Skip to content

Kortemme-Lab/local_protein_sequence_design

Repository files navigation

Local Protein Sequence Design

This repository provides PyRosetta based methods for designing a local part of a protein.

Installation

I recommand to create a python virtual environment before installing the package.

virtualenv -p /usr/bin/python3 --system-site-packages venv

Activate the virtual environment and install the package by

pip install -e .

Dependencies

Several external programs are required for filtering the designs. The list of dependencies can be found here. You need to create a site_settings.json file inside the site_settings directory and specify paths to all the dependencies.

Running An Example

This is an example for designing sequences that stabilize the a backbone generated by the loop helix loop reshaping method.

First iteration of design

Let's start by doing a fast and dirty round of design. The input backbones and insertion point definition files are in the test_inputs/two_lhl_units_2lv8 directory. Do determine the designable and repackable residue, you need also to know the structure before the LHL reshaping. This information is provided by the files test_inputs/2lv8_inputs/2lv8_cleaned.pdb and test_inputs/2lv8_inputs/2lv8_insertion_points.json. Run the design script

./run_jobs.py sequence_design_for_LHL_reshaping_example job_scripts/sequence_design_for_LHL_reshaping_example.py

This command will create the directory data/sequence_design_for_LHL_reshaping_example and dump the designed structure into it.

## Excerpted data
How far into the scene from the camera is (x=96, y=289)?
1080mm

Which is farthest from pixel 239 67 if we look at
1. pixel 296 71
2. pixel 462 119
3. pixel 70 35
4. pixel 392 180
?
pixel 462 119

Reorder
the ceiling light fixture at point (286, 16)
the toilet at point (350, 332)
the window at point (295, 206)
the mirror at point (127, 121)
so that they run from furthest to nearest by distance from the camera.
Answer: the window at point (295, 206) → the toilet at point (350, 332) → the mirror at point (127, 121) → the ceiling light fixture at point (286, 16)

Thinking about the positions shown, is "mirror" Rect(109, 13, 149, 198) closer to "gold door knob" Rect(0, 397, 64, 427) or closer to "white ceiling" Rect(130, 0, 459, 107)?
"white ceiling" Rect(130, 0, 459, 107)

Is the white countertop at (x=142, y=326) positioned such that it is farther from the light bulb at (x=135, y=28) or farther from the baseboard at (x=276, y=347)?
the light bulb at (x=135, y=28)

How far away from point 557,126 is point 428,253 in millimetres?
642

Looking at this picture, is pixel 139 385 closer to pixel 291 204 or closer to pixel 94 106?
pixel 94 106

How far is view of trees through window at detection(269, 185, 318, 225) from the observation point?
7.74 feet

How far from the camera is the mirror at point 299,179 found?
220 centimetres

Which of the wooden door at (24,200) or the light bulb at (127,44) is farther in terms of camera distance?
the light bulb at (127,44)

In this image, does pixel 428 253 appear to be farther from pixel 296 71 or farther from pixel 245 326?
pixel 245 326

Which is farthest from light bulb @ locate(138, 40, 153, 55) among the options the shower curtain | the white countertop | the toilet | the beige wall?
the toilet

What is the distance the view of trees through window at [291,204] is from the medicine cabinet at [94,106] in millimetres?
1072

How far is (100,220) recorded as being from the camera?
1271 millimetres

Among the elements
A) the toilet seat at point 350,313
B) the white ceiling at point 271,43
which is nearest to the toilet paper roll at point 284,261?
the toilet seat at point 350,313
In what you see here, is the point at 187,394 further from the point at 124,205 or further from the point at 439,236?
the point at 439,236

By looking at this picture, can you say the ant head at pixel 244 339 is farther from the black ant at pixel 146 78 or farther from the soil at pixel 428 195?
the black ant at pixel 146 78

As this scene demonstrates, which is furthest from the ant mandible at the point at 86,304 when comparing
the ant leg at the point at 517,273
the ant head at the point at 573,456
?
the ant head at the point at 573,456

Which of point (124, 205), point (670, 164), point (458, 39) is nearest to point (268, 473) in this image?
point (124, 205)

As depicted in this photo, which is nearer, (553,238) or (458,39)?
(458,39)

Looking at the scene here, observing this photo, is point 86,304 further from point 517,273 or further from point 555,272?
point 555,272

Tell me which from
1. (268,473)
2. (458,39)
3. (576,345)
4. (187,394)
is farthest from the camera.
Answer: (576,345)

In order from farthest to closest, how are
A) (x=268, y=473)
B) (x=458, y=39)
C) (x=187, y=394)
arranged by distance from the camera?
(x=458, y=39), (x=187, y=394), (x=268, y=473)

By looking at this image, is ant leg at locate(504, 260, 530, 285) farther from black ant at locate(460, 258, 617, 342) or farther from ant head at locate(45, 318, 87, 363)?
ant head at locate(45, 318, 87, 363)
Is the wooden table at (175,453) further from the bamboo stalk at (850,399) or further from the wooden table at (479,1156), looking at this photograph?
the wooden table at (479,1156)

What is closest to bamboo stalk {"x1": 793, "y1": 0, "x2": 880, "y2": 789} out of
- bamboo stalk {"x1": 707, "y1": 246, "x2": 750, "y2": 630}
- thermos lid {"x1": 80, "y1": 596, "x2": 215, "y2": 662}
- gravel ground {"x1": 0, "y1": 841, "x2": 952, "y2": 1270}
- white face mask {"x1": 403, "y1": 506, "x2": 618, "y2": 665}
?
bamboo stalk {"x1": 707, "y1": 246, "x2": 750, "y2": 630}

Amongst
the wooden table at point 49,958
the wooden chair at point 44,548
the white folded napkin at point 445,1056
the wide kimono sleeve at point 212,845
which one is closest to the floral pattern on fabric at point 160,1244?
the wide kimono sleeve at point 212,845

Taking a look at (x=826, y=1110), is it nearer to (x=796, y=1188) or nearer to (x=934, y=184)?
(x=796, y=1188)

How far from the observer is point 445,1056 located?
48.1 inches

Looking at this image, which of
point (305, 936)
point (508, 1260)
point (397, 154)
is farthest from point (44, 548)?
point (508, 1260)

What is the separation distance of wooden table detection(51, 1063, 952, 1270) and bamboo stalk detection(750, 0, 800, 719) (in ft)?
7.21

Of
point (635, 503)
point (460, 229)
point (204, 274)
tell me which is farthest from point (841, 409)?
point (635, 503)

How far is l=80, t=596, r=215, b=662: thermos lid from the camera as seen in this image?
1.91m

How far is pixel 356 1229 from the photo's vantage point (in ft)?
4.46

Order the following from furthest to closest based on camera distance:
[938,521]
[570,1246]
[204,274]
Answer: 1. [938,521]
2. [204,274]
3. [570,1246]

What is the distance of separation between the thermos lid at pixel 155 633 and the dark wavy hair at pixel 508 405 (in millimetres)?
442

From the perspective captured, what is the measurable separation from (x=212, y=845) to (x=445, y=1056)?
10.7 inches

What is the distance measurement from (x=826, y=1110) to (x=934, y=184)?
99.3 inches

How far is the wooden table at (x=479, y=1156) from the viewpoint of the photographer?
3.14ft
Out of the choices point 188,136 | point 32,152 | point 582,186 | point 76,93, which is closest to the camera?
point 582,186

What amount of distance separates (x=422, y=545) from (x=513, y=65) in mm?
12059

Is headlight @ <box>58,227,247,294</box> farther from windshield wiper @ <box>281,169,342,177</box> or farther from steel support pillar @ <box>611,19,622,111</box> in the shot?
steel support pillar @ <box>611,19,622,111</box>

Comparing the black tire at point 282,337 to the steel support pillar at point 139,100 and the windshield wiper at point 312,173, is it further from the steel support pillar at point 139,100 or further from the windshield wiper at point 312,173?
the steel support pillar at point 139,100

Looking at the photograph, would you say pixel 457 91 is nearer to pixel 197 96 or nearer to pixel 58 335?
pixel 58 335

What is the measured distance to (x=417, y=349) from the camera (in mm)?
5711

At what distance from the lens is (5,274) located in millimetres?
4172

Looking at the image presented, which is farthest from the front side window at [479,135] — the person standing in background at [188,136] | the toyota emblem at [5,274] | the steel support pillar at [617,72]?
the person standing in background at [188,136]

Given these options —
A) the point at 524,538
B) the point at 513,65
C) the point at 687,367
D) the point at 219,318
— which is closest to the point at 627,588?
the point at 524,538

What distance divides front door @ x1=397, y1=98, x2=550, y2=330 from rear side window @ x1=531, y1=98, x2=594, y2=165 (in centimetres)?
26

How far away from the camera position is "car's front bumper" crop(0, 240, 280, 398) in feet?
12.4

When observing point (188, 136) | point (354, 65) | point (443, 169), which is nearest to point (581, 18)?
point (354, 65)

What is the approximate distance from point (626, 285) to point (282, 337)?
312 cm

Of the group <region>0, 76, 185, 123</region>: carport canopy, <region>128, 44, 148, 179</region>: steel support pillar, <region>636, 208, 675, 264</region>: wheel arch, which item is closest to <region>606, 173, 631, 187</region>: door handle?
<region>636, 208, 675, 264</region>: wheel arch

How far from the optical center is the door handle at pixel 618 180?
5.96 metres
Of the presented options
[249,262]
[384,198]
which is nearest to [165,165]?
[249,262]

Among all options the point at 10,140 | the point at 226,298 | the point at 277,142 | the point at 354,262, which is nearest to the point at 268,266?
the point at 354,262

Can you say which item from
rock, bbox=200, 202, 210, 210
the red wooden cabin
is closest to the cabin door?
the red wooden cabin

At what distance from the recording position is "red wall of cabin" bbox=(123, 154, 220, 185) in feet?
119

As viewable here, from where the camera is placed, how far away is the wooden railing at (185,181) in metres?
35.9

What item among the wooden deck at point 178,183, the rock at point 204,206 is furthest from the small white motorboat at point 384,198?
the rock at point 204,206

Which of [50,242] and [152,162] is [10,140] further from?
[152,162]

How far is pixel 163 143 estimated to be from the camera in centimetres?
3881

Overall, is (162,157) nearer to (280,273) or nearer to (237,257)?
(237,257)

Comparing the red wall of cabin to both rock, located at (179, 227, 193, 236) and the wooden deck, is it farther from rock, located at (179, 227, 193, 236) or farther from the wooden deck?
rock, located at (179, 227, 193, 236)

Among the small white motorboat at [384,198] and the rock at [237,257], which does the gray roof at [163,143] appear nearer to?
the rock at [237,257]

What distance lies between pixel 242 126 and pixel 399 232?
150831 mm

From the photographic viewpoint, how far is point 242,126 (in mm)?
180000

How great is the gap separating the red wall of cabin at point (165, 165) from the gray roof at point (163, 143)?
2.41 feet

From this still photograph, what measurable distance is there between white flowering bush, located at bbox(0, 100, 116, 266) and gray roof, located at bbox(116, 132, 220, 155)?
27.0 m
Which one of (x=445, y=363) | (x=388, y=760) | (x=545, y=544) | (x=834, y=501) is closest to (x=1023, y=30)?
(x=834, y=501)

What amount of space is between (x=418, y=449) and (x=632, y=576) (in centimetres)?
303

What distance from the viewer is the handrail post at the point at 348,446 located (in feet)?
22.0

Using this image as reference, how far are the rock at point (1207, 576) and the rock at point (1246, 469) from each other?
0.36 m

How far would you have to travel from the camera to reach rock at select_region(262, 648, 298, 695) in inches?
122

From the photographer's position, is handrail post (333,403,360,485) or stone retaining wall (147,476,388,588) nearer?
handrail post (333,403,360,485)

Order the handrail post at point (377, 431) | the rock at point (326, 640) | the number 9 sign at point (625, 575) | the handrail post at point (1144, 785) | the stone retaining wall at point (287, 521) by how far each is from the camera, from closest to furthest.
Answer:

## Work request A
In the repository page, write out the passage from "Activate the virtual" up to and including "loop reshaping method.", with "virtual environment" changed to "Python virtual environment".
## Work request B
Please render this sentence from the repository page in Spanish: "Several external programs are required for filtering the designs."

## Exercise solution A
Activate the Python virtual environment and install the package by

pip install -e .

Dependencies

Several external programs are required for filtering the designs. The list of dependencies can be found here. You need to create a site_settings.json file inside the site_settings directory and specify paths to all the dependencies.

Running An Example

This is an example for designing sequences that stabilize the a backbone generated by the loop helix loop reshaping method.

## Exercise solution B
Se requieren varios programas externos para filtrar los diseños.